┌──

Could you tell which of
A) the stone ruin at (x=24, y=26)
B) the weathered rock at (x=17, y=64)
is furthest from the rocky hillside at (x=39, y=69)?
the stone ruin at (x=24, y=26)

└──

=== Prompt ===
Copy the material above word for word, line by line.

=== The completed task ===
Could you tell which of
A) the stone ruin at (x=24, y=26)
B) the weathered rock at (x=17, y=64)
is furthest from the rocky hillside at (x=39, y=69)?
the stone ruin at (x=24, y=26)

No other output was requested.